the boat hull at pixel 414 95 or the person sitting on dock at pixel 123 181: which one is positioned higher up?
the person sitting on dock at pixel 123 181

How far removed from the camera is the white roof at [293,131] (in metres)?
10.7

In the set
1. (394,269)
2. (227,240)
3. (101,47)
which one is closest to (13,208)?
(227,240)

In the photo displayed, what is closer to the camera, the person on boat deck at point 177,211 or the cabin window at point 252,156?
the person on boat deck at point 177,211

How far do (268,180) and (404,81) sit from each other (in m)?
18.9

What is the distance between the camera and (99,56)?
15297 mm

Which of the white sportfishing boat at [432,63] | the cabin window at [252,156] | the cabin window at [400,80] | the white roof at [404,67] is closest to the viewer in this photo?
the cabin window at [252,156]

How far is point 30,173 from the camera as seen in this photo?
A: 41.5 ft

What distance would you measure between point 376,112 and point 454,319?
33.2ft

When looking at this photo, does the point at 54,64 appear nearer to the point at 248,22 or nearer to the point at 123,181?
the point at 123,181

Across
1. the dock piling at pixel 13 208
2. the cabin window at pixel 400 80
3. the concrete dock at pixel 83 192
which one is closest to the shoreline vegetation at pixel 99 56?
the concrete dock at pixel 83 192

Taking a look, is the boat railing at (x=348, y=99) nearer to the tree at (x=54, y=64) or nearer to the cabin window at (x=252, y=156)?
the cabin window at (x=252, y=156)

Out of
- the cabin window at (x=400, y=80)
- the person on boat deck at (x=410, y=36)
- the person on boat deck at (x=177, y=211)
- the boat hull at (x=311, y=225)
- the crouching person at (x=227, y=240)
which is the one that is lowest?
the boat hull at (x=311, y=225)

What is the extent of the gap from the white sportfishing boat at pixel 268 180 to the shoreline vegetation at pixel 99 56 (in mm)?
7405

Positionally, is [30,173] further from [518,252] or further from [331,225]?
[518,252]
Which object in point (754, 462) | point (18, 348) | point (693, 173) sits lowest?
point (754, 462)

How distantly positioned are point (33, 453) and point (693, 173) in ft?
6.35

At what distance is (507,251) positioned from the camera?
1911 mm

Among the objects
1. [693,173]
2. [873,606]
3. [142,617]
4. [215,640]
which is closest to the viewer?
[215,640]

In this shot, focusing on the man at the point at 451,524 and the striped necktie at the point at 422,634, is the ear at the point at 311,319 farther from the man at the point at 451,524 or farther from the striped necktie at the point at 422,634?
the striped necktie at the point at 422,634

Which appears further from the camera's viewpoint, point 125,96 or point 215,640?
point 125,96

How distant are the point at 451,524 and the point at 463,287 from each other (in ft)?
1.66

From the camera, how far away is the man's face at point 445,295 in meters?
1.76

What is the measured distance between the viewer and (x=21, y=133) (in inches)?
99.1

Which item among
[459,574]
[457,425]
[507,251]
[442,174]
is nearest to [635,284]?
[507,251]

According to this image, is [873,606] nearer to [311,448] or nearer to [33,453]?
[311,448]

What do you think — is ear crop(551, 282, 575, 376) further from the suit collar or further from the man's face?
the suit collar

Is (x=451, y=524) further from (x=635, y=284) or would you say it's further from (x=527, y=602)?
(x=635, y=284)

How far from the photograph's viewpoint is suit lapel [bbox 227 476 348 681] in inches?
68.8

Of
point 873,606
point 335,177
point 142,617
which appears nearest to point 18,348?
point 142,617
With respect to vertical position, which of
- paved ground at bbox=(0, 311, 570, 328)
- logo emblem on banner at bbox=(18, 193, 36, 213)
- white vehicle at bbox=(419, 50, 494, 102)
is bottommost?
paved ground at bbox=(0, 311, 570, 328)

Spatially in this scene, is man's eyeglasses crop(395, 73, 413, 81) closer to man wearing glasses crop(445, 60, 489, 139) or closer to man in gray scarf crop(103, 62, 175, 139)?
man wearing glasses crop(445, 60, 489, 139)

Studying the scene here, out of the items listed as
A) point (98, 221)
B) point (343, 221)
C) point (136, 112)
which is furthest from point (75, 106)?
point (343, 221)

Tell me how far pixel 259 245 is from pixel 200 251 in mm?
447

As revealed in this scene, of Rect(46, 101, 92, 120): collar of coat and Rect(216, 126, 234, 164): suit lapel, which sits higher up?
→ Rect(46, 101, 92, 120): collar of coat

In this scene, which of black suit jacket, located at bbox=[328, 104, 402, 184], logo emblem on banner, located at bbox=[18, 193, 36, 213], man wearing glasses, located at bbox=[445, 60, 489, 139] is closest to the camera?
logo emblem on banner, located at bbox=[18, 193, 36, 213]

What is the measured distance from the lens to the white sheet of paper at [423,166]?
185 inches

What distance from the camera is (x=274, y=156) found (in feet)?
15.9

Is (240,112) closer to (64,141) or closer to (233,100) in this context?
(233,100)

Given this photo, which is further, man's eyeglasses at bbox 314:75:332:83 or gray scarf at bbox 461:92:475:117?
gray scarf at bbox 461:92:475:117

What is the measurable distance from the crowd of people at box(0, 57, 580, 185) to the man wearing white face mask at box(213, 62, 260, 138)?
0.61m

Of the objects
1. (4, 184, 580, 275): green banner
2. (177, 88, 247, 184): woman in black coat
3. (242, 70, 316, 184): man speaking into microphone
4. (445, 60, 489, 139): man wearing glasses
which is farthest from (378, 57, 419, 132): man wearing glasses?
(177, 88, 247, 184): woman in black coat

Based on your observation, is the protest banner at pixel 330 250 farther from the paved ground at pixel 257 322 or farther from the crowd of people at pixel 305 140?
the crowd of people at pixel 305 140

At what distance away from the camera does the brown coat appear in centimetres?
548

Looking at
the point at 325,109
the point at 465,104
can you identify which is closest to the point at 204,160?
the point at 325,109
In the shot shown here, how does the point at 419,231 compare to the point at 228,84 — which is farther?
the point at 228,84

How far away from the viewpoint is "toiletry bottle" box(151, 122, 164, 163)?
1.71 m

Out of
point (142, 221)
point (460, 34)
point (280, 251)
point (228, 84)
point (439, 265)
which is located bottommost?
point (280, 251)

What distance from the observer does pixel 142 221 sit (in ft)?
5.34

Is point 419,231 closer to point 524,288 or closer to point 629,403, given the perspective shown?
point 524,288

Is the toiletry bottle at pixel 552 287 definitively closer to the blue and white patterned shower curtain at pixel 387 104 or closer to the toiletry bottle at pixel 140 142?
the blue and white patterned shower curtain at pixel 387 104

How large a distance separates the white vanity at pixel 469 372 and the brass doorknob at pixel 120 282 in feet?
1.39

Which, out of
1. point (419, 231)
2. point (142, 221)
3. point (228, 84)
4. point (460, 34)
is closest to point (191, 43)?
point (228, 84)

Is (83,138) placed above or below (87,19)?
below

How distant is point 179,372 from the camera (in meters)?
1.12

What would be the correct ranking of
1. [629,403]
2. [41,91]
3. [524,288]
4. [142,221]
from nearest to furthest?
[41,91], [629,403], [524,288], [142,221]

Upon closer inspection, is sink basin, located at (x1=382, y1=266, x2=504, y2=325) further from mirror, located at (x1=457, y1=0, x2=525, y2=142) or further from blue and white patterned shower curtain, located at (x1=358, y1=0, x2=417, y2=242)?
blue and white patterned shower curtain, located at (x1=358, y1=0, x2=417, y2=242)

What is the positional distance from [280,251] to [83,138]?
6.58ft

(Required work):
Arrange as a Markdown table the lines starting at the line that contains "How large a" and ending at the end of the records, with columns named Number and Record line and blank lines left out.

(Answer):
| Number | Record line |
|---|---|
| 1 | How large a distance separates the white vanity at pixel 469 372 and the brass doorknob at pixel 120 282 in feet? |
| 2 | 1.39 |
| 3 | Which, out of |
| 4 | 1. point (419, 231) |
| 5 | 2. point (142, 221) |
| 6 | 3. point (228, 84) |
| 7 | 4. point (460, 34) |
| 8 | is closest to point (191, 43)? |
| 9 | point (228, 84) |
| 10 | Is (83,138) placed above or below (87,19)? |
| 11 | below |
| 12 | How distant is point 179,372 from the camera (in meters)? |
| 13 | 1.12 |
| 14 | What would be the correct ranking of |
| 15 | 1. [629,403] |
| 16 | 2. [41,91] |
| 17 | 3. [524,288] |
| 18 | 4. [142,221] |
| 19 | from nearest to furthest? |
| 20 | [41,91], [629,403], [524,288], [142,221] |
| 21 | Upon closer inspection, is sink basin, located at (x1=382, y1=266, x2=504, y2=325) further from mirror, located at (x1=457, y1=0, x2=525, y2=142) or further from blue and white patterned shower curtain, located at (x1=358, y1=0, x2=417, y2=242)? |
| 22 | blue and white patterned shower curtain, located at (x1=358, y1=0, x2=417, y2=242) |
| 23 | What is the positional distance from [280,251] to [83,138]? |
| 24 | 6.58ft |